◆ Text shown:
== Segment start ==

Purpose: There is significant variation in recommendation for percutaneous endoscopic gastrostomy (PEG) tube placement in patients undergoing definitive chemoradiation therapy (CRT) for locally advanced squamous cell carcinoma of the head and neck (LAHNC), with some clinicians globally recommending prophylactic PEG and others waiting until toxicity has occurred. The present study was conceived to identify specific factors associated with PEG requirement, in a population of LAHNC patients who did not have up-front PEG placement.
Methods and materials: Using a quality assurance database, we identified patients with oropharyngeal (ORP) or laryngeal-hypopharyngeal (LHP) LAHNC who were treated with CRT for inclusion in a cohort study of factors impacting PEG placement. Eligibility included stage III/IV squamous cell carcinoma of ORP and LHP. Patients were excluded if they had a PEG placement prior to commencement of CRT. The primary endpoint compared across groups was PEG placement, and multivariate analysis of factors was performed.

== Segment end ==

◆ Entries shown:
== Segment start ==

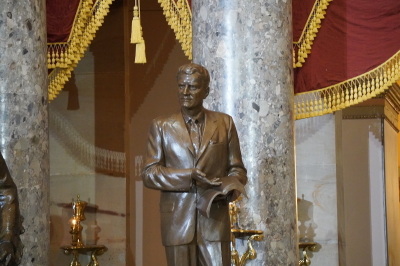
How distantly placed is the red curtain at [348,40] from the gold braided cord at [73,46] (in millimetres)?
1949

== Segment end ==
== Segment start ==

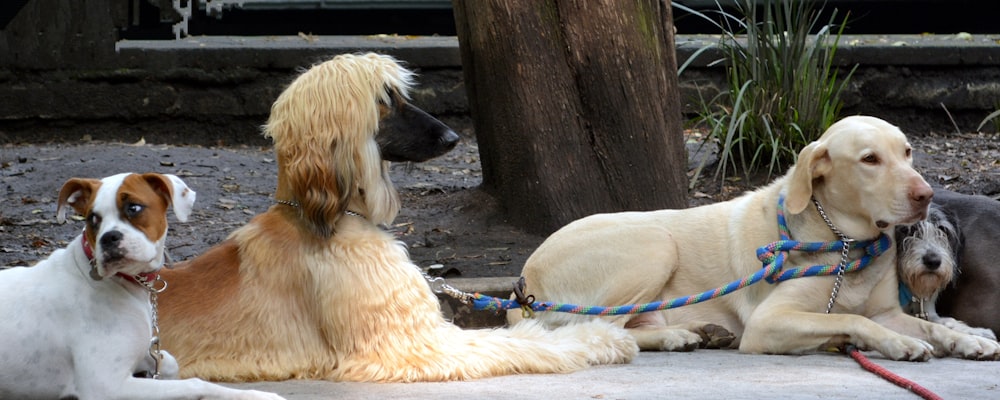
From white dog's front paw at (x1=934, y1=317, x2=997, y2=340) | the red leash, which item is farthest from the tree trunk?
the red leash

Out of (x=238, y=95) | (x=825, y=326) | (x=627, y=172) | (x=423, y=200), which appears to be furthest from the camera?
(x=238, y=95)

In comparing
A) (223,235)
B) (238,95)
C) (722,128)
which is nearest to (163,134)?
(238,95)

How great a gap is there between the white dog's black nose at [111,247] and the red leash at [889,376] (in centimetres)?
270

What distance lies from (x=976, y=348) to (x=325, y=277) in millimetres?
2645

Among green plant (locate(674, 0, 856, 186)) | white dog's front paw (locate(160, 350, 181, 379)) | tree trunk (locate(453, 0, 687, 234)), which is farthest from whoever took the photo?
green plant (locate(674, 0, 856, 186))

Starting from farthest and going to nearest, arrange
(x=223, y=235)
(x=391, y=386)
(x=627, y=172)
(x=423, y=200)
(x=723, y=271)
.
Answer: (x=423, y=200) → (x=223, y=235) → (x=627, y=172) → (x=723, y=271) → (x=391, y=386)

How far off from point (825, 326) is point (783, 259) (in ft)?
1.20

== Segment end ==

◆ Work to complete:
1) Answer these using the text on PEG tubes during chemoradiation:
(a) What do some clinicians globally recommend for these patients?
(b) Which patients were excluded?
(c) What was the primary endpoint?
2) List every abbreviation that the text on PEG tubes during chemoradiation defines, with what each stands for.
3) Write the next part of the text on PEG tubes during chemoradiation, picking up after its last sentence.
The material above comes from a different source than the text.

◆ Responses in order:
1)
(a) Prophylactic PEG.
(b) Patients who had a PEG placement before CRT began.
(c) PEG placement.

2)
PEG: percutaneous endoscopic gastrostomy
CRT: chemoradiation therapy
LAHNC: locally advanced squamous cell carcinoma of the head and neck
ORP: oropharyngeal
LHP: laryngeal-hypopharyngeal

3)
Results: We identified 107 patients with LAHNC who did not receive PEG tubes prior to treatment. After treatment initiation, 41% of patients with ORP tumors required PEG placement during treatment compared with 16% of LHP patients (P = .03). After adjusting for covariates, multivariate analysis revealed that the only predictor for PEG placement was ORP primary (odds ratio 4.77; 95% confidence interval 1.6-13.8, P = .009) using LHP as reference.
Conclusions: Our findings suggest that the patients with ORP cancers are more likely to require PEG placement during treatment and should be considered for prophylactic PEG placement, while LHP sites were associated with lower likelihood of PEG requirement. The primary reason for this difference appears to be severity of pharyngitis; proactive nutritional monitoring and supplementation should be implemented early. Patients with pretreatment risk stratification for PEG placement in LAHNC may improve quality of care and avoid unnecessary treatment breaks.